[Rd] [.raster bug {was "str() on raster objects fails .."}

Martin Maechler maechler at stat.math.ethz.ch
Tue Feb 1 09:22:03 CET 2011


>>>>> Henrik Bengtsson <hb at biostat.ucsf.edu>
>>>>>     on Mon, 31 Jan 2011 11:16:59 -0800 writes:

    > Hi, str() on raster objects fails for certain dimensions.  For
    > example:

    >> str(as.raster(0, nrow=1, ncol=100)) 'raster' chr [1, 1:100]
    > "#000000" "#000000" "#000000" "#000000" ...

    >> str(as.raster(0, nrow=1, ncol=101)) Error in `[.raster`(object,
    > seq_len(max.len)) : subscript out of bounds

    > This seems to do with how str() and "[.raster"() is coded; when
    > subsetting as a vector, which str() relies on, "[.raster"()
    > still returns a matrix-like object, e.g.

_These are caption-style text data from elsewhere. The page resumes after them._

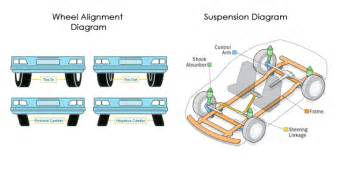 What Purpose Do Struts Serve On A Car Dallas Auto Alignment And Suspension Repair Shop In Dfw
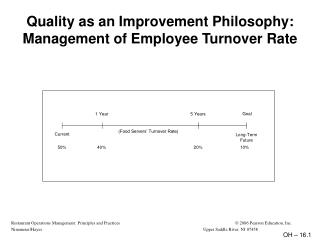 Quality as an Improvement Philosophy:  Management of Employee Turnover Rate
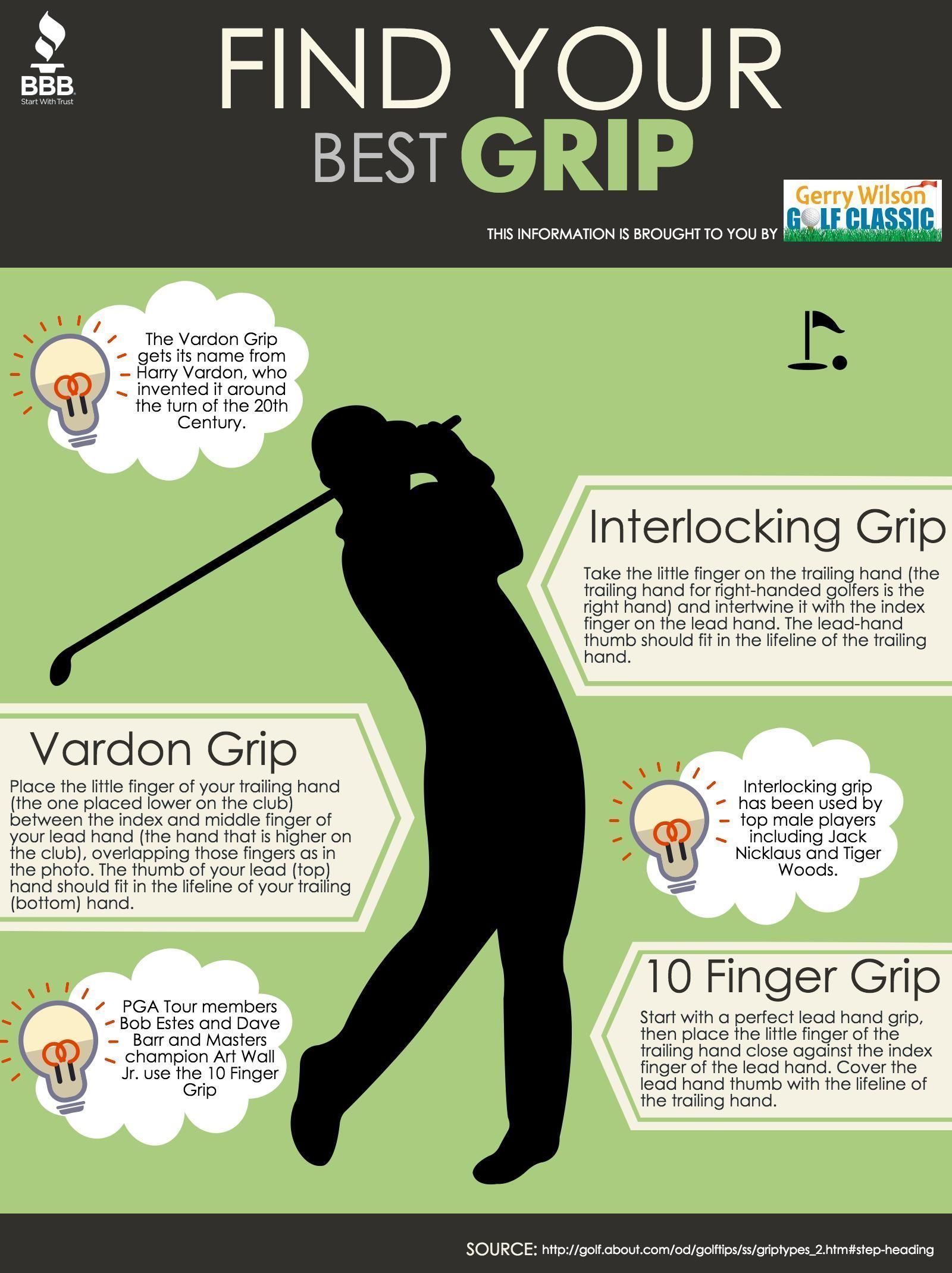 Golf Tips for Golfers Who Want to Make Their Golf Game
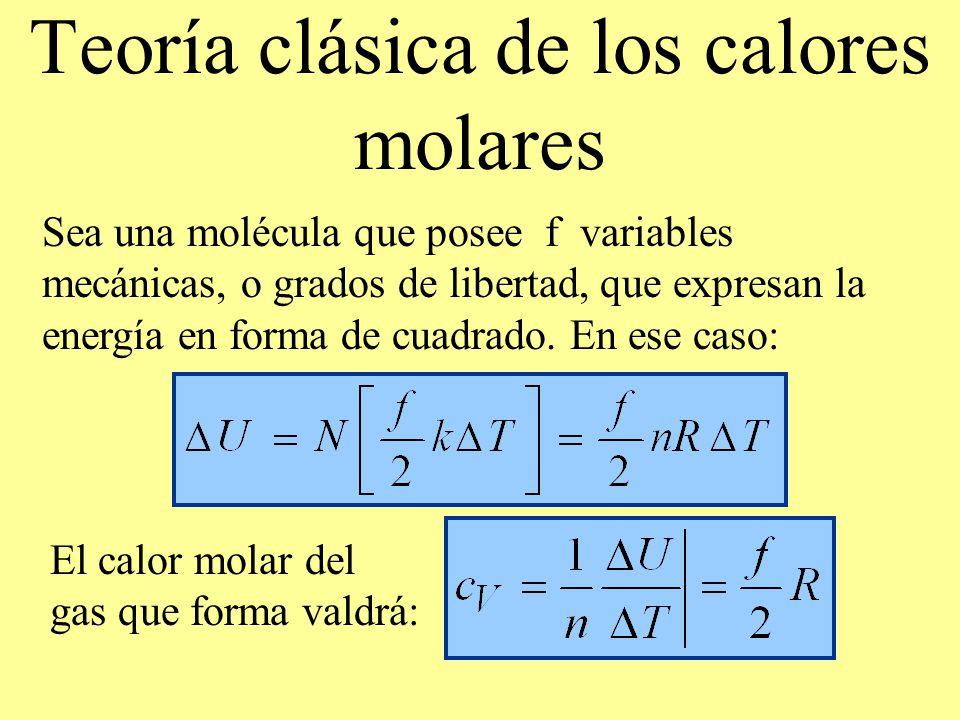 Teoría clásica de los calores molares Sea una molécula que posee f variables mecánicas, o grados de libertad, que expresan la energía en forma de cuad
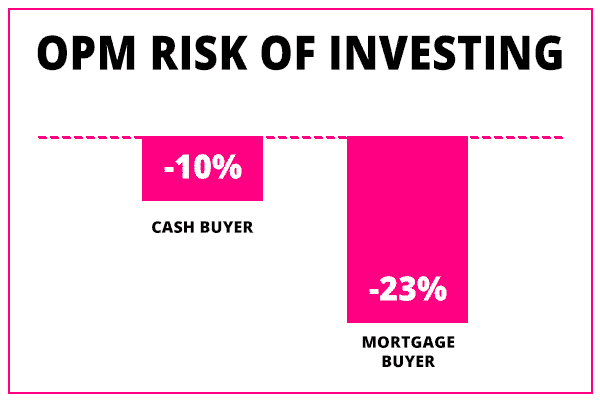 other peoples money risk of investing opm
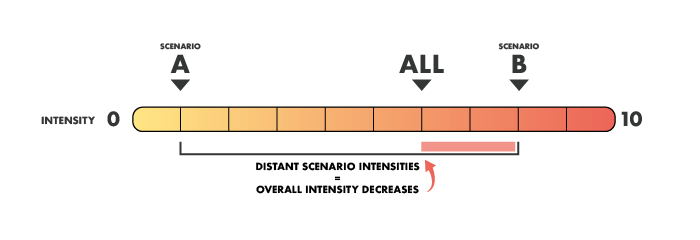 parallel-editing-intensity-bar-infographic-3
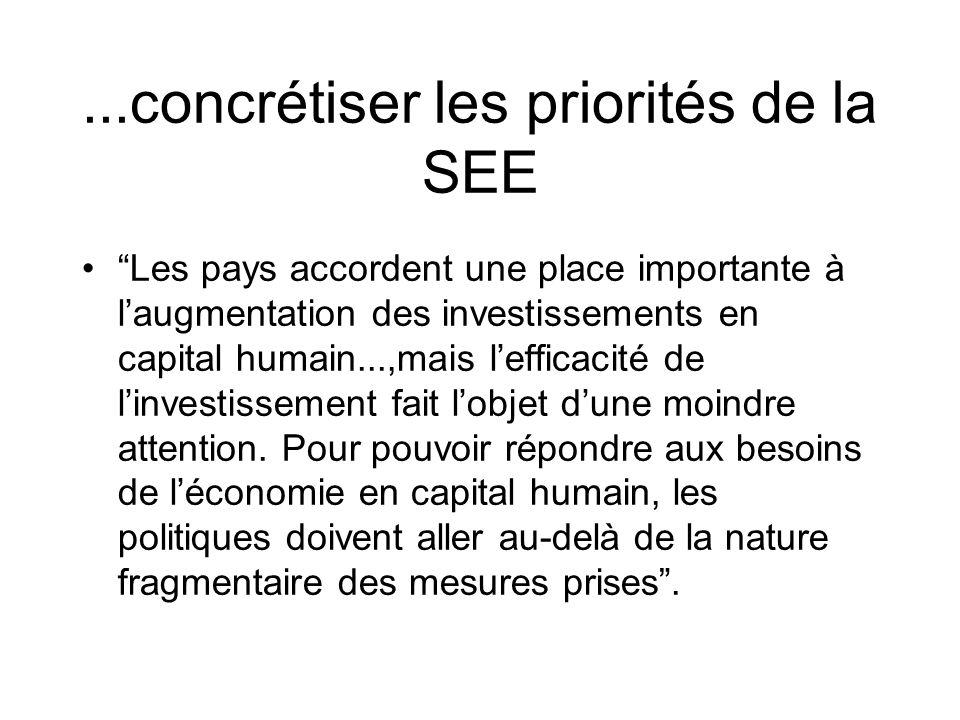 ...concrétiser les priorités de la SEE Les pays accordent une place importante à laugmentation des investissements en capital humain...,mais lefficacité de linvestissement fait lobjet dune moindre attention.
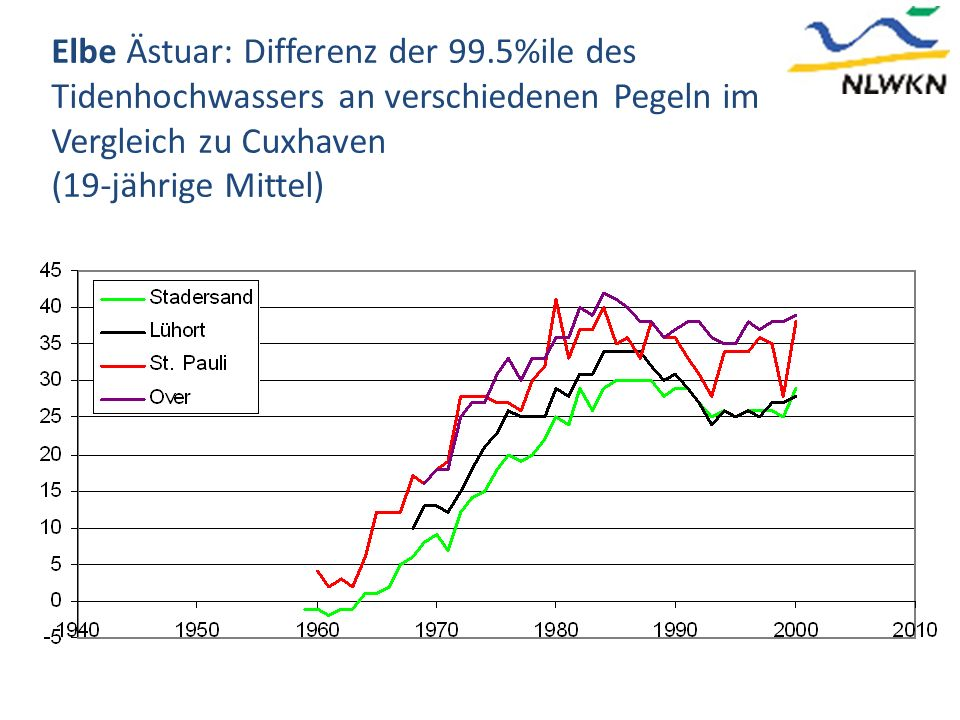 Elbe Ästuar: Differenz der 99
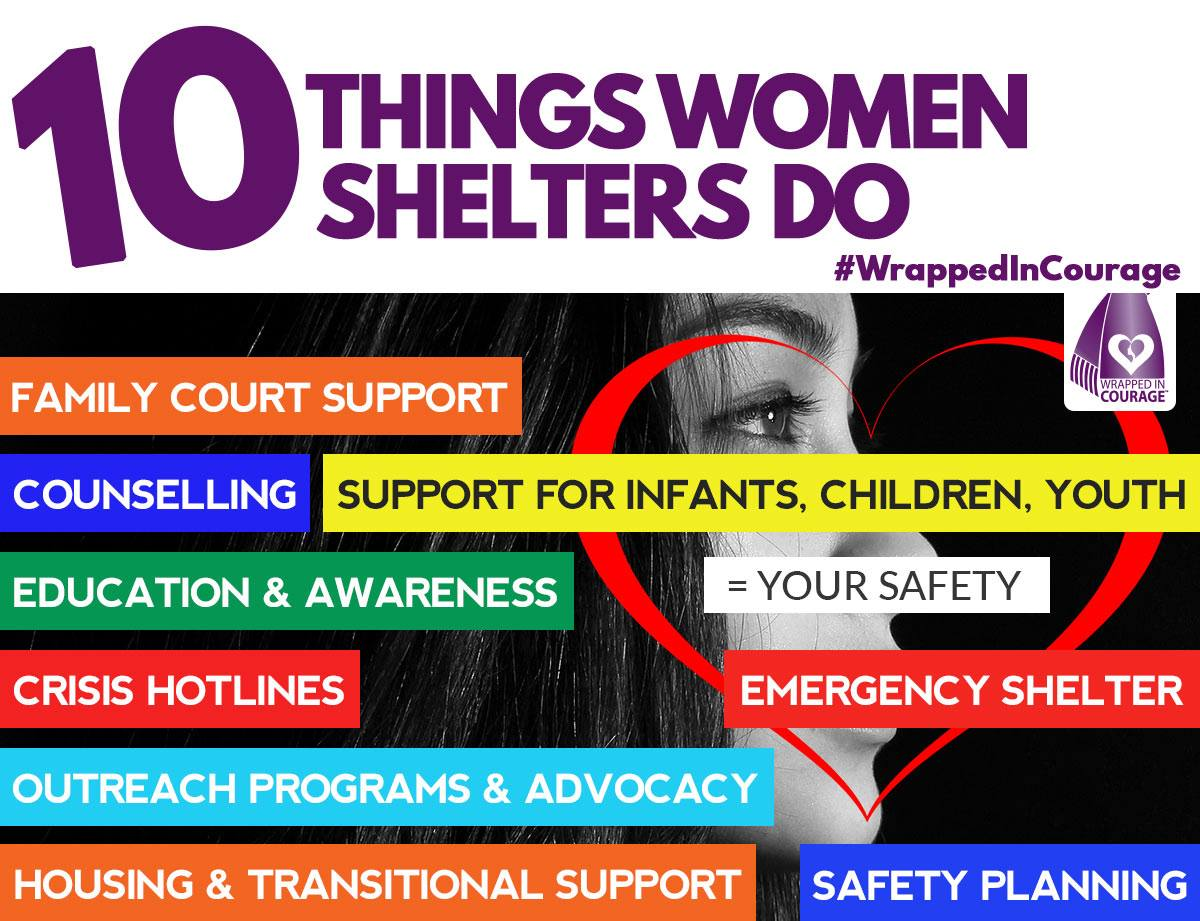 What Shelter's Do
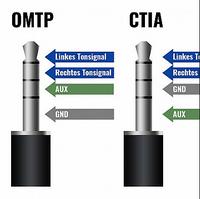 CTIA_OMTP.PNG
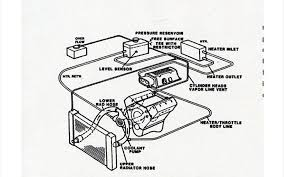 steam coolant crossover pipe page forum lt ls this is the diagram from car craft wrong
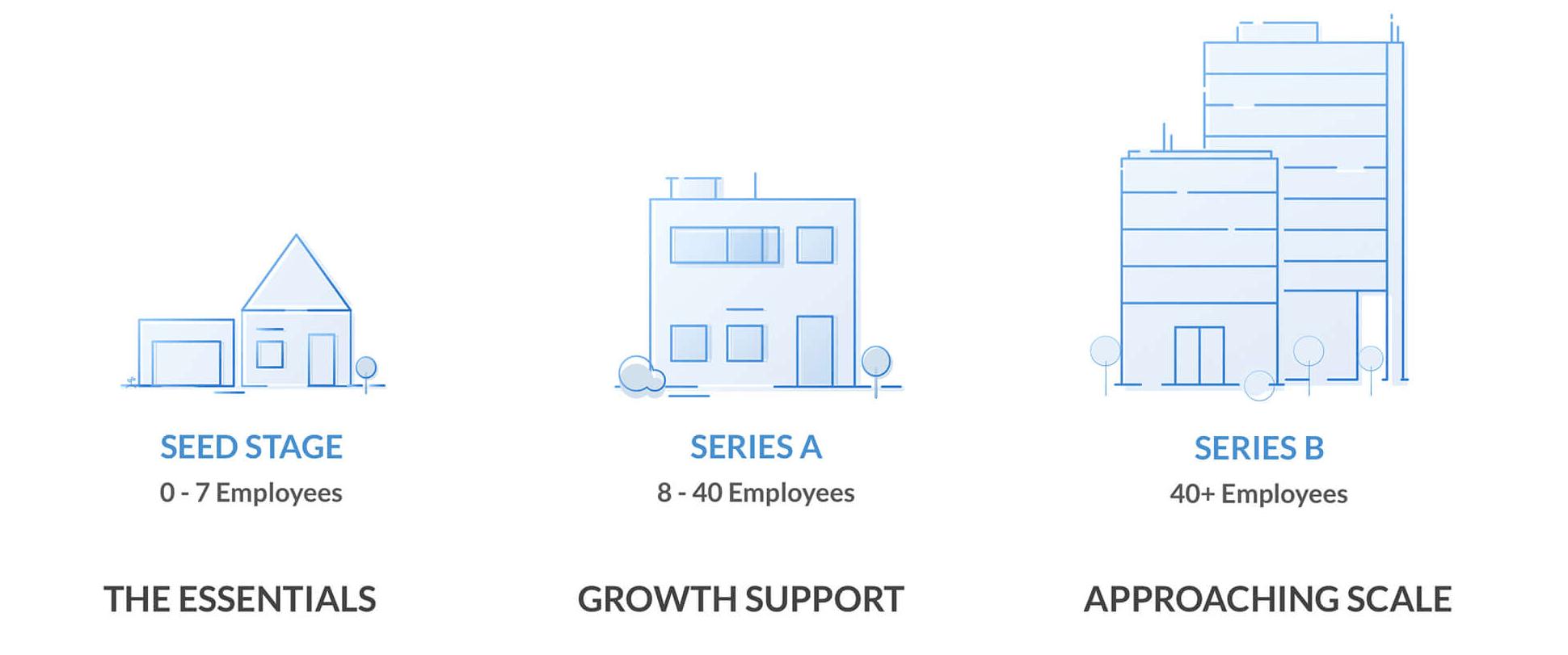 Scaling Startups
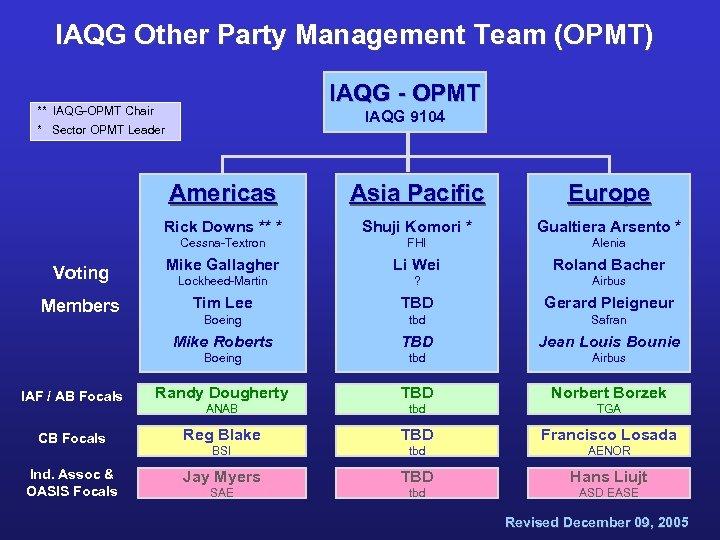 IAQG Other Party Management Team (OPMT) IAQG - OPMT ** IAQG-OPMT Chair IAQG 9104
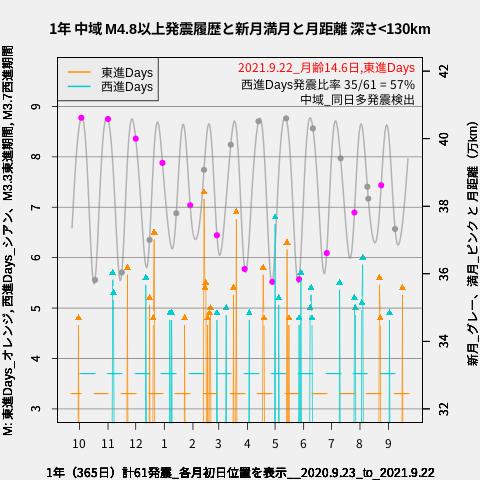 f:id:yoshihide-sugiura:20210924053817p:plain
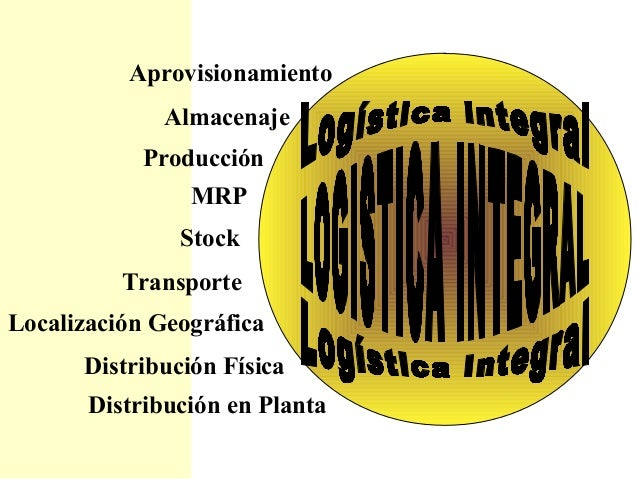 Aprovisionamiento              Almacenaje            Producción                MRP               Stock          Transporte...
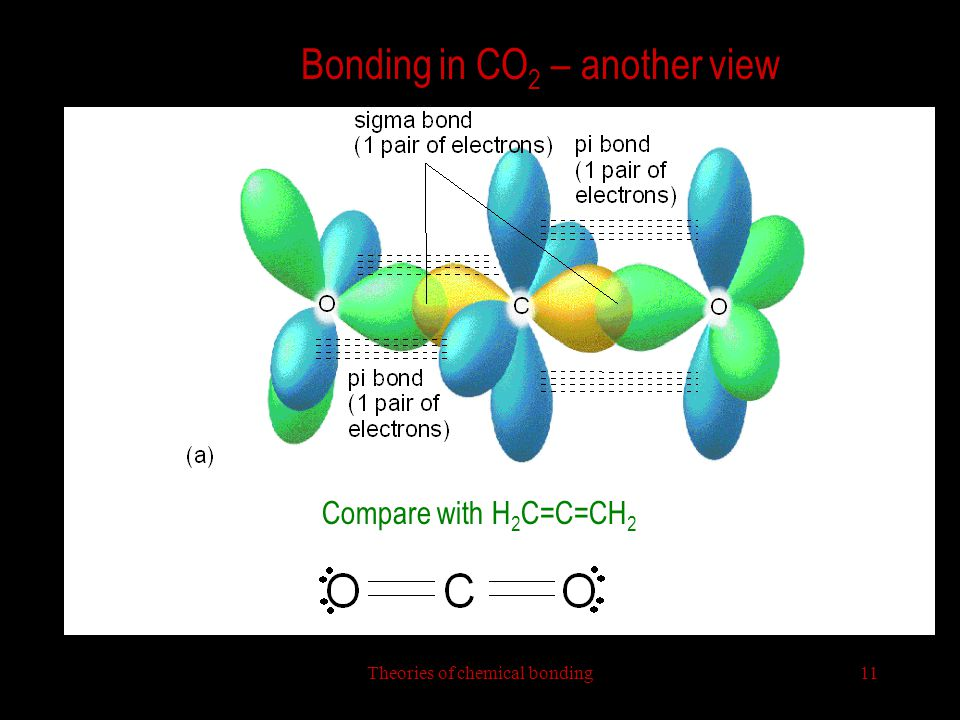 Bonding in CO2 – another view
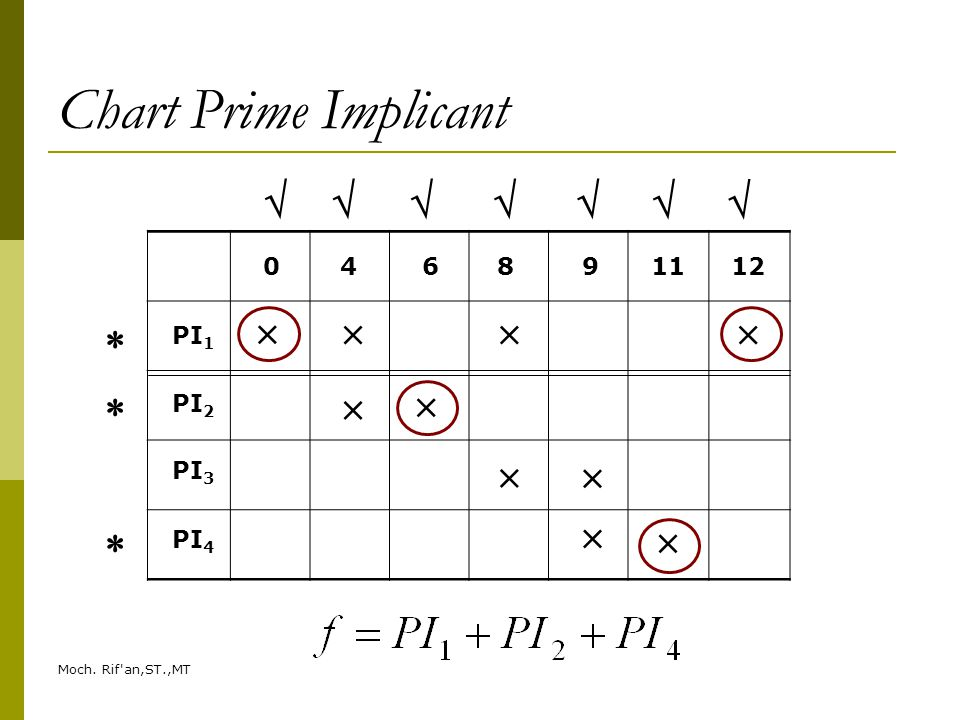 Chart Prime Implicant                     4 6 8 9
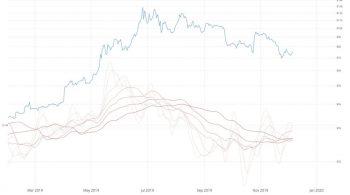 Bitcoin On-Chain Momentum Is Crossing Bullish: Willy Woo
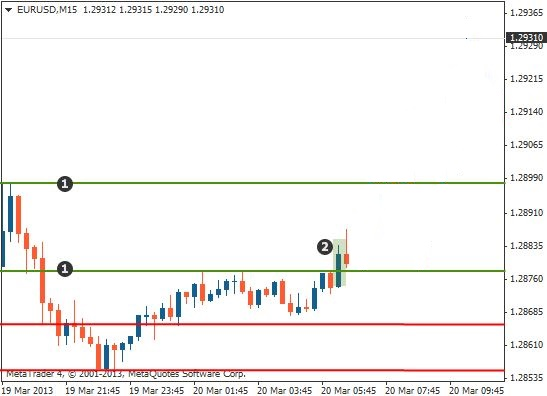 Support and resistance trading breakout chart2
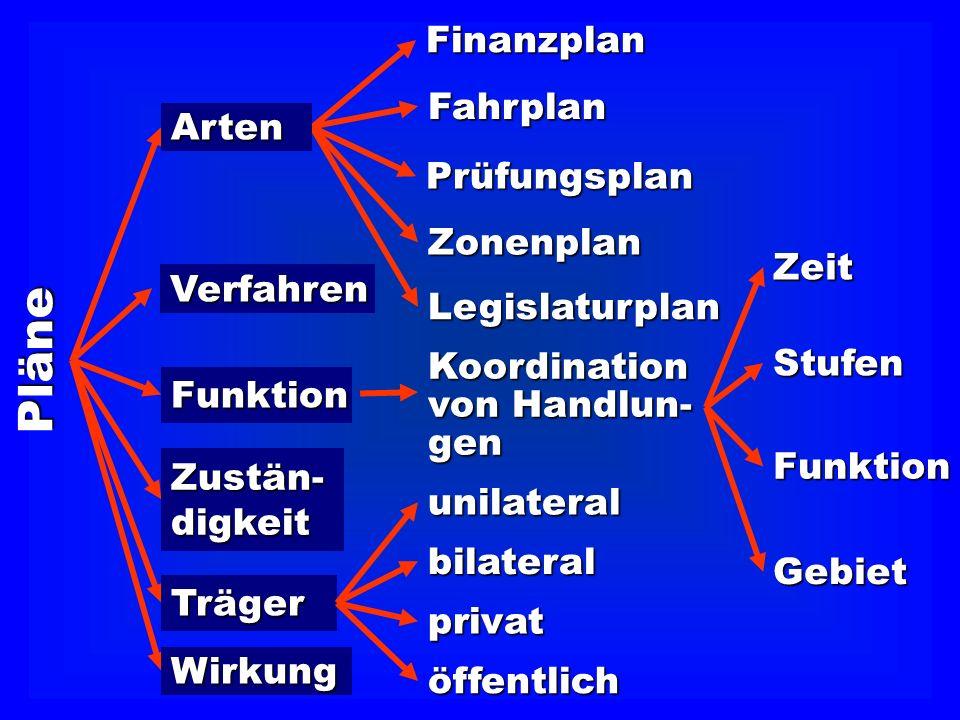 Pläne Finanzplan Fahrplan Arten Prüfungsplan Zonenplan Zeit Verfahren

    >> img <- as.raster(1:25, max=25, nrow=5, ncol=5);
    >> img[1:2]
    > [,1]      [,2]      [,3]      [,4]      [,5]
    > [1,] "#0A0A0A" "#3D3D3D" "#707070" "#A3A3A3" "#D6D6D6"
    > [2,] "#141414" "#474747" "#7A7A7A" "#ADADAD" "#E0E0E0"

    > compare with:

    >> as.matrix(img)[1:2]
    > [1] "#0A0A0A" "#3D3D3D"


    > The easy but incomplete fix is to do:

    > str.raster <- function(object, ...) {
    > str(as.matrix(object), ...);
    > }

    > Other suggestions?

The informal "raster" class is behaving ``illogical''
in the following sense:

 > r <- as.raster(0, nrow=1, ncol=11)
 > r[seq_along(r)]
 Error in `[.raster`(r, seq_along(r)) : subscript out of bounds

or, here equivalently,
 > r[1:length(r)]
 Error in `[.raster`(r, 1:length(r)) : subscript out of bounds

When classes do behave in such a way, they definitely need their
own str() method.

However, the bug really is in "[.raster":
Currently,  r[i] is equivalent to  r[i,]  which is not at all 
matrix-like and its help clearly says that subsetting should
work as for matrices.
A recent thread on R-help/R-devel has mentioned the fact that
"[" methods for matrix-like methods need to use both nargs() and
missing() and that "[.dataframe" has been the example to follow
"forever", IIRC already in S and S-plus as of 20 years ago.

Thank you, Henrik, for the bug report.